Въ эту важную минуту, когда я собираю самого себя въ своихъ воспоминанiяхъ, я съ ужасомъ встрѣчаю въ нихъ мое преступленiе; и мнѣ хотѣлось бы еще болѣе раскаяться. До осужденiя своего, я больше каялся; съ-тѣхъ-же-поръ, кажется, въ мозгу моемъ осталось только мѣсто для мыслей о смерти. А между-тѣмъ, я хотѣлъ-бы много каяться.
Когда я подумаю о своей прошедшей жизни и дойду до удара топоромъ, который сей-часъ ее окончитъ, я содрогаюсь какъ отъ мысли, совершенно для меня новой. Мое прерасное дѣтство! моя прекрасная молодость! золотая ткань съ концомъ, запачканнымъ кровью. Между тогда и теперь, цѣлая рѣка крови: его крови и моей.
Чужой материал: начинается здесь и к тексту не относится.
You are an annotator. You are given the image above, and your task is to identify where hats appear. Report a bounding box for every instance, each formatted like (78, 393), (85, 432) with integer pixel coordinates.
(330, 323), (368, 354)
Если кто-нибудь прочтетъ мою исторiю, то никто не повѣритъ, чтобъ послѣ столькихъ лѣтъ невинности и счастiя могъ наступить такой проклятый годъ, начавшiйся преступленiемъ и кончающiйся казнiю: подумаютъ, что это какая-то разрозненная сказка.
А все же, жалкiе законы и жалкiе люди, я не былъ злымъ человѣкомъ.
Охъ, умереть черезъ нѣсколько часовъ и думать, что годъ тому назадъ, въ этотъ самый день, я былъ свободенъ и чистъ, дѣлалъ свои осеннiя прогулки, бродилъ подъ деревьями и ногами шевелилъ листья.